### TASK DESCRIPTION
Summarize the excerpt about Photophlow below in two sentences.

### EXCERPT PROVIDED
Photophlow enlivens the Flickr experience with photo-sharing chat rooms--and shows what the Yahoo photo-sharing could be. Next up: A new face on Facebook.

Stephen Shankland Former Principal Writer
Stephen Shankland worked at CNET from 1998 to 2024 and wrote about processors, digital photography, AI, quantum computing, computer science, materials science, supercomputers, drones, browsers, 3D printing, USB, and new computing technology in general. He has a soft spot in his heart for standards groups and I/O interfaces. His first big scoop was about radioactive cat poop.
Expertise Processors, semiconductors, web browsers, quantum computing, supercomputers, AI, 3D printing, drones, computer science, physics, programming, materials science, USB, UWB, Android, digital photography, science. Credentials
  • Shankland covered the tech industry for more than 25 years and was a science writer for five years before that. He has deep expertise in microprocessors, digital photography, computer hardware and software, internet standards, web technology, and more.
Stephen Shankland
5 min read

Update 8 a.m. PST January 14: Sorry, I ran out of invitations, but you can request them from Photophlow's home page. Update 8 a.m. PST January 11: I added links to a couple of helpful videos.

For a Web 2.0 powerhouse, Flickr feels awfully Web 1.0. At least that was my conclusion after spending a few hours in the chat rooms of Photophlow, a start-up that grafts a highly interactive experience on top of Yahoo's photo-sharing Web site.

### RECORDS SHOWN
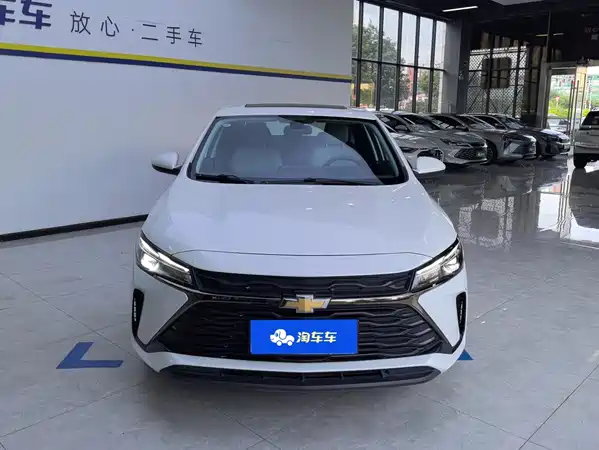 Chevrolet Monza 2024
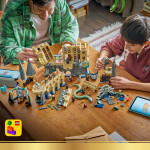 LEGO LEGO® Harry Potter™ 76473 Bradavický hrad: Východní křídlo
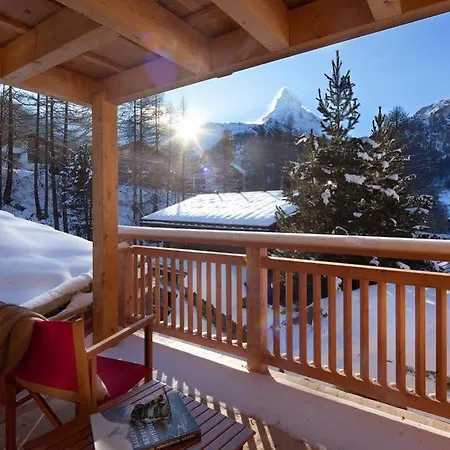 Binna Und Banja 5* Zermatt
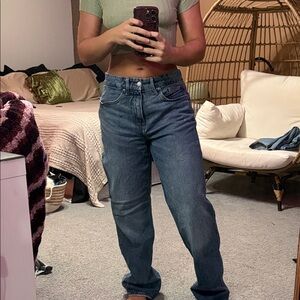 Good American Blue Women's Jeans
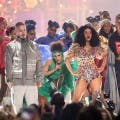 2018 AMAs: Cardi B, Jennifer Lopez, J Balvin, Camila Cabello & More Latinx Singers Take Over Awards Show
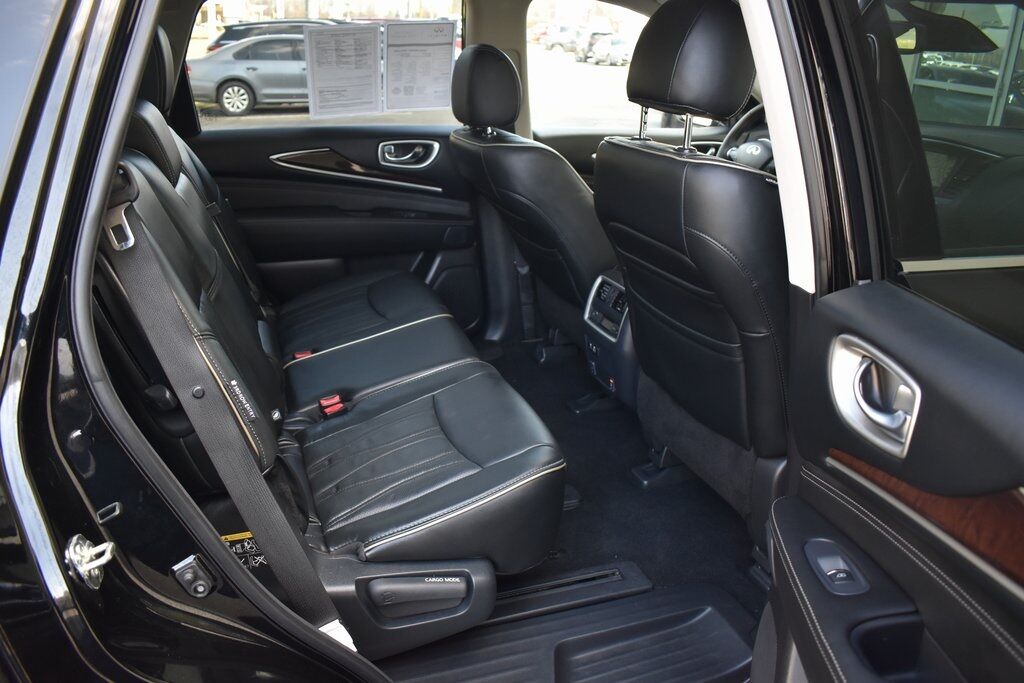 2020 INFINITI QX60 LUXE Vienna VA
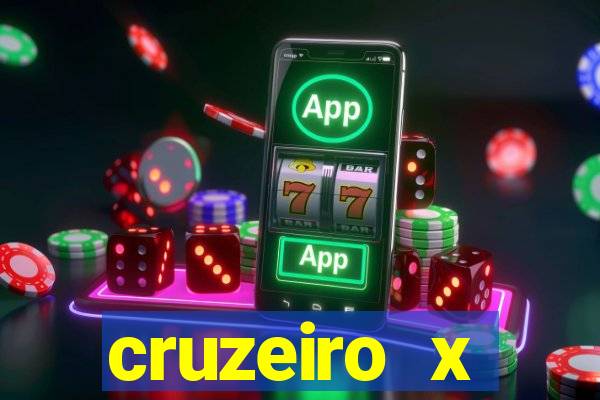 cruzeiro x athletico paranaense ao vivo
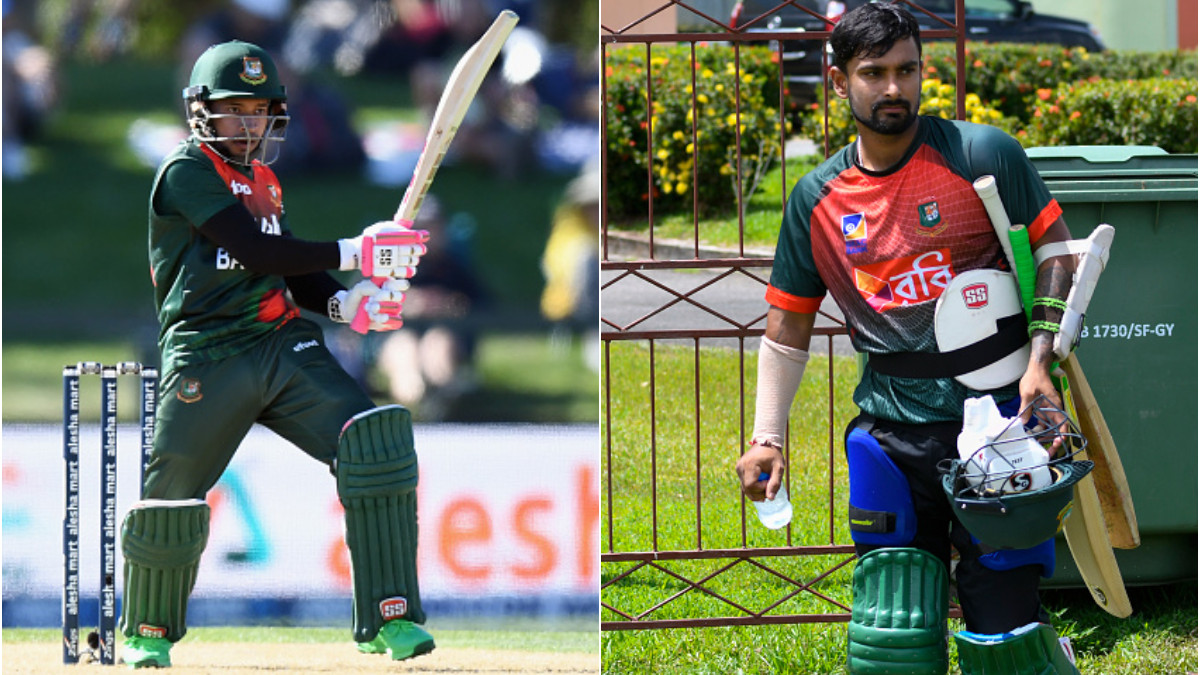 BAN v NZ 2021: Mushfiqur Rahim and Liton Das recalled in national squad for NZ T20Is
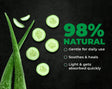 natural aloe vera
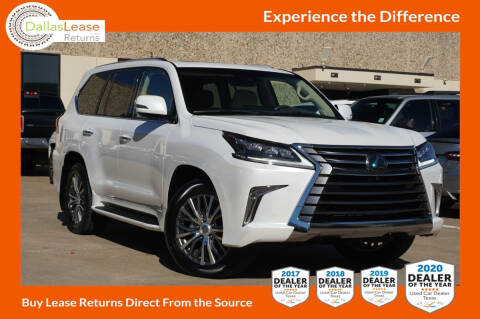 2019 Lexus LX 570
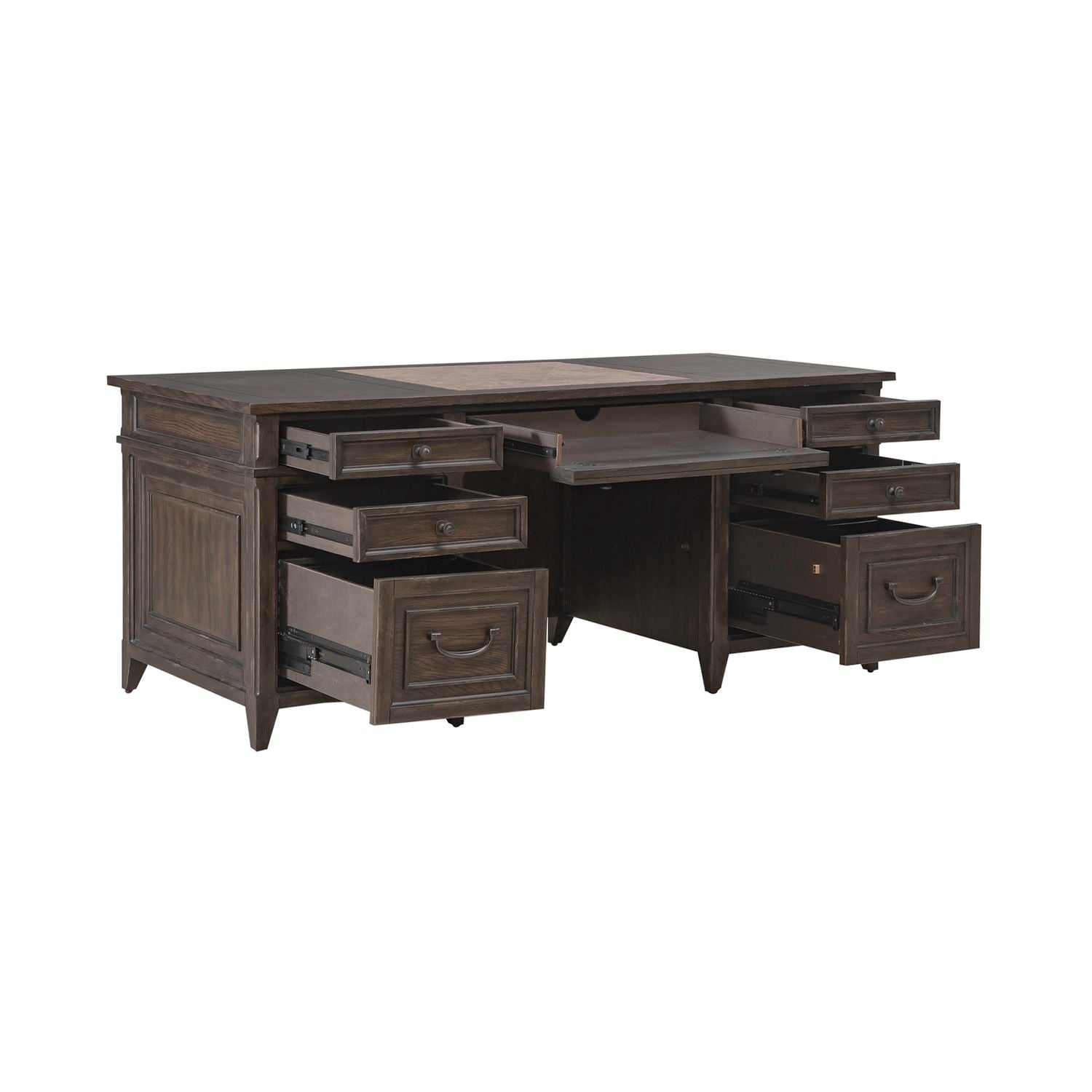 Paradise Valley Executive Desk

### YOUR SOLUTION
Photophlow, a start-up that adds photo-sharing chat rooms on top of Yahoo's Flickr site, shows what that site could be, and after a few hours in its chat rooms the writer concluded that Flickr feels awfully Web 1.0 for a Web 2.0 powerhouse. The page also profiles Stephen Shankland, who covered processors, digital photography and other technology at CNET from 1998 to 2024, and notes that invitations ran out but can be requested from Photophlow's home page.